Deserialize Google Protobuf binary file


Google Protobuf has confused me more than ever and I am trying to understand how things work.

  1. Please help me understand if I am understanding this correctly. .proto file defines the definition of the message and protoc is a compiler. The data is compiled in a binary file (.pb) . Correct? If not, can you please help me understand. I can't process Google Protobuf docs. It is quite confusing. And haven't had any luck with Stack Overflow or other blogs.

  2. Important, I can't modify my C++ code where the logic is defined. With that being said, I'd like to deserialize filename.pb (binary file) and parse results through Python. Is this possible?
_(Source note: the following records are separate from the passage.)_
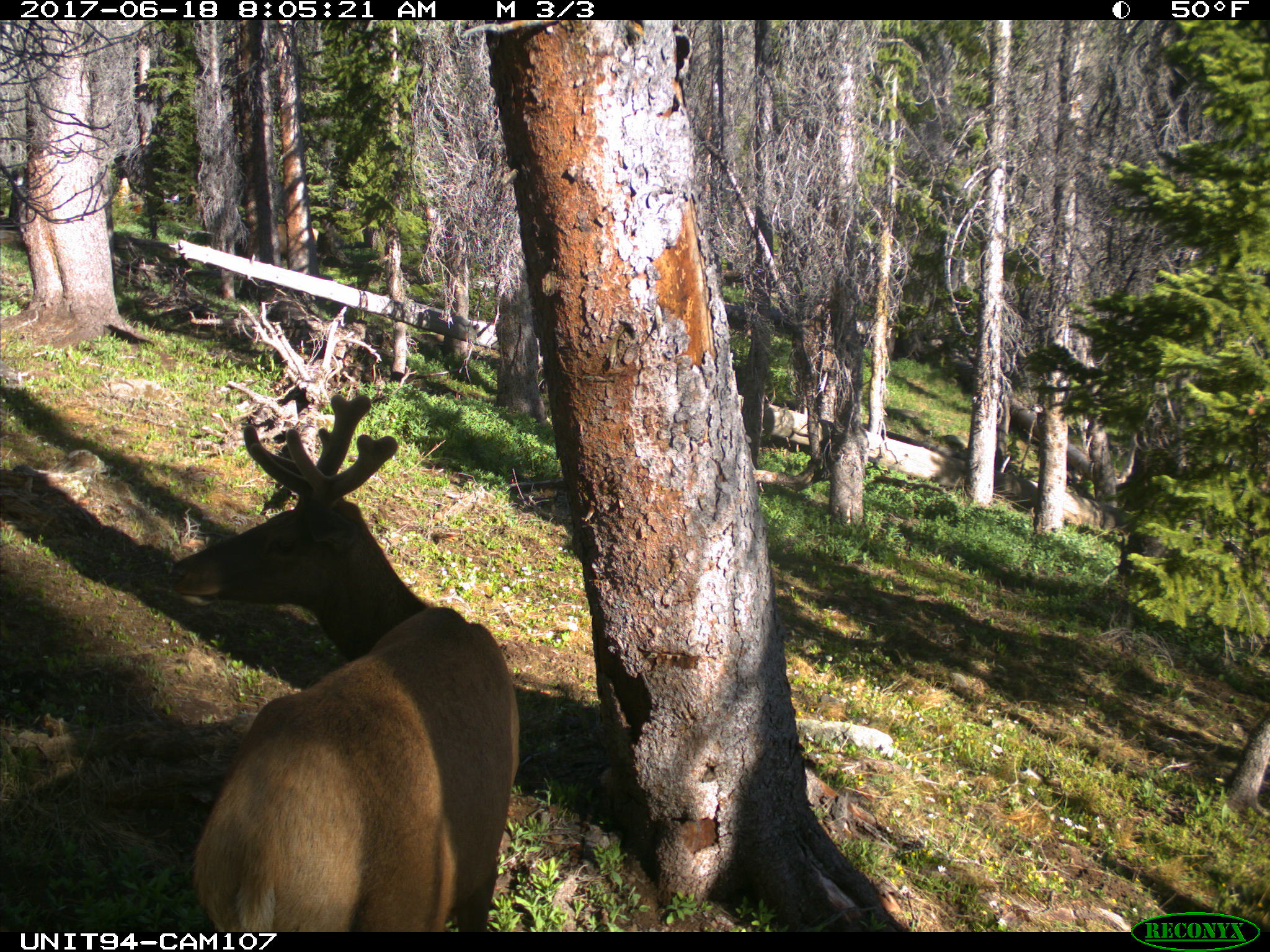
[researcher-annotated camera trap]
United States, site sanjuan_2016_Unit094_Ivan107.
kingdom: Animalia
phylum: Chordata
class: Mammalia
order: Artiodactyla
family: Cervidae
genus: Cervus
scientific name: Cervus elaphus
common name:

Thanks for your help in advance!!


Solution

  • I am not sure if I am answering your question at all, but I'll give you an example. Once you have your Protocol_pb2.py, you can parse the messages quite easily with the protobuf python API (and possibly struct). I am not an expert in protobuf, but I have at least parsed Mumble messages. Now, I do not know how exactly you are using protobuf and what for, but this example shows how to parse mumble messages (that use protobuf), and hopefully will give you some insight. So:

    Import the protoc-created protobuf-file (you create it in the way that I answered to your last question) & struct:

    import struct
    import Mumble_pb2 as mumble_protobuf
    

    The mumble_protobuf module will contain the different messages defined in your .proto file converted to Python format. You can save the different message types to for example a dict:

    PACKET_TYPES = {
        0: mumble_protobuf.Version,
        1: mumble_protobuf.UDPTunnel,
        2: mumble_protobuf.Authenticate,
    ...
    

    I'm skipping things here but once you receive the binary data of a packet you can parse it. I suppose each application does things differently, but for example mumble sends the protobuf message prefixed with 2 bytes that include the message type, and 4 bytes that tell the packet length. This probably is done differently in your application. Whatever the case, you must somehow know what kind of message you will be parsing (assuming your protocol has multiple message types). But as an example:

    # The header format corresponds to the mumble packet that send the prefix + protobuf-msg
    HEADER_FORMAT = ">HI" # Big endian, unsigned short + unsigned int
    packet_type, packet_length = struct.unpack_from(HEADER_FORMAT, buffer)
    

    If you have multiple messages in a buffer you would need to extract the packet data from your buffer based on the packet length. When you know the message type, you can parse it. This part will just fetch the class corresponding to the message type from the pb2-file, and parse the message based on it.

    MessageClass = PACKET_TYPES[packet_type]
    message = MessageClass()
    message.ParseFromString(packet_data)
    

    Now message will finally contain the parsed protobuf message, and you can use it like you would when constructing one: you can reference to the fields etc: message.UserName or whatever.